Last Wednesday night, people crowded Hillel’s second floor to listen to Peter Stern’s life story. Peter Stern is 81. He lives in Haverford. He’s a retired teacher. And he gives speeches at middle schools and high schools and at places like Penn.
There were snacks at the back of the room: popcorn, grapes, spinach dip. The organizers encouraged us to partake, and we did so, albeit reluctantly. The snacks felt incongruous with the purpose of the event—we had gathered to hear Stern talk about his childhood as a Jewish boy growing up in Nazi Germany.
The crowd, listening to Stern recite his story, was quieter than usual audiences at Penn. No one reached for their phone, checking for the time or texting a quick reply. Out of respect, out of captivation. They didn’t get up for more of the chips that waited at the back of the room. They weren’t distracted; they just absorbed.
Stern recounted his childhood memories, beginning with his early childhood in Nuremberg, Germany. In November of 1941, Stern’s family was deported to Latvia, then to a ghetto called Riga, then to a camp in Russia. Stern told his story bluntly, but his then–child’s perspective illuminated the traumatic narrative with curiosity and at times, impossibly, wonder.
Stern’s decades–old memories were often isolated images. Firsthand details emerged as small snippets, snapshots of a childhood plagued with distress.
He remembered catching toads with his brother while imprisoned in Russia. He remembered the badges the Nazis forced people to wear, and how all prisoners were forced to march the streets together.
“All the prisoners had to wear a badge indicating what crime they were responsible for,” he said. He pauses, remembering. “So Jews had the yellow star. Pink triangle for being a lesbian. Red circle, I think it was, for being communist.”
Stern, his mother, and his younger brother were placed in Bergen Belsen, the concentration camp, before their eventual freedom in 1945. In 1947, the family immigrated to the United States. Stern lived in Florida with his uncle, where he noticed the parallels between the Jewish plight and that of Black Americans.
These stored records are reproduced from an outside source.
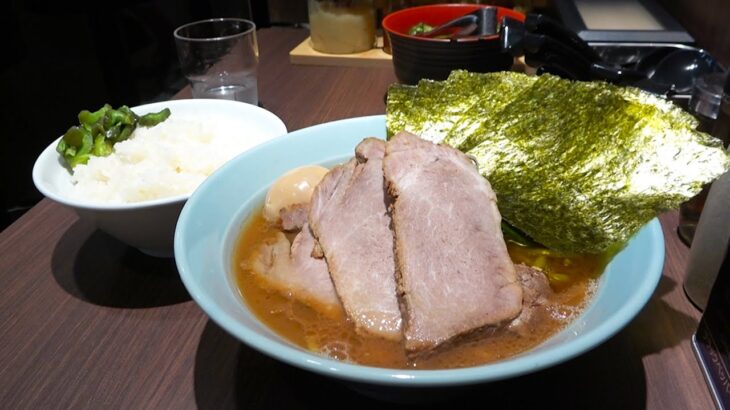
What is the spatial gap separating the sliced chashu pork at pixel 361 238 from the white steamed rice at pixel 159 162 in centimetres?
33

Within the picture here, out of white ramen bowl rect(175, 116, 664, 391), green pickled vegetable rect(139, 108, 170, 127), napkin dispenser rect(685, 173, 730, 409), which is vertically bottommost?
napkin dispenser rect(685, 173, 730, 409)

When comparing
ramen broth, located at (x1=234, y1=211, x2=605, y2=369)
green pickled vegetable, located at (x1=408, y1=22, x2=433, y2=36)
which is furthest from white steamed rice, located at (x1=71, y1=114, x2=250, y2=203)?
green pickled vegetable, located at (x1=408, y1=22, x2=433, y2=36)

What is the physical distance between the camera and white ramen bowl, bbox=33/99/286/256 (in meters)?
0.89

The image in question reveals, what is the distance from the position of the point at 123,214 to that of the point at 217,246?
19 centimetres

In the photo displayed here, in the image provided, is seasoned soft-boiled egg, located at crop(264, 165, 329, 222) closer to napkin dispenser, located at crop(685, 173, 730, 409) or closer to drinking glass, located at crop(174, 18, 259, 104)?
napkin dispenser, located at crop(685, 173, 730, 409)

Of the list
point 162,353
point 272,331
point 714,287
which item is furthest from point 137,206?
point 714,287

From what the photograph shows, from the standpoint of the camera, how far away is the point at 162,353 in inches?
32.9

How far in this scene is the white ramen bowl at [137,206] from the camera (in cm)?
89

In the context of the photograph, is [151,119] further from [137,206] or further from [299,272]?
[299,272]

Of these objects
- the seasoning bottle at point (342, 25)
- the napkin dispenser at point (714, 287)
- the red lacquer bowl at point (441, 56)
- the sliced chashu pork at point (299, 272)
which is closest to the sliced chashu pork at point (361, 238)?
the sliced chashu pork at point (299, 272)

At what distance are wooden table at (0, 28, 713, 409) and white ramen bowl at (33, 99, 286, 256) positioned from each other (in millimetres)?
80

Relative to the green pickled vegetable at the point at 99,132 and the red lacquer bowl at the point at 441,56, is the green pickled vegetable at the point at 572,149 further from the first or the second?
the green pickled vegetable at the point at 99,132

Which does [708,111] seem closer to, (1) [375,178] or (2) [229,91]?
(1) [375,178]

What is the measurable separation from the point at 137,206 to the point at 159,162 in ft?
0.90
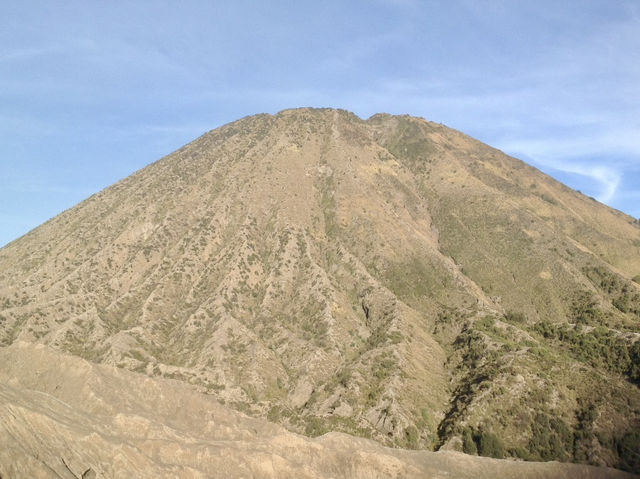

The event’s organizers, representatives from the philanthropic organization Repair the World, supplied another microphone so the audience could ask questions. One man asked Stern how he feels about the neo–Nazi resurgences, like the rallies in Charlottesville last August.
“I describe myself as an intellectual pessimist and an emotional optimist,” Stern said.
He cautioned against sanding down the jagged edges of history. Once, he took a Black History course at the university where his wife worked. He thought the curriculum was incomplete, that it didn’t properly display the atrocities that occurred.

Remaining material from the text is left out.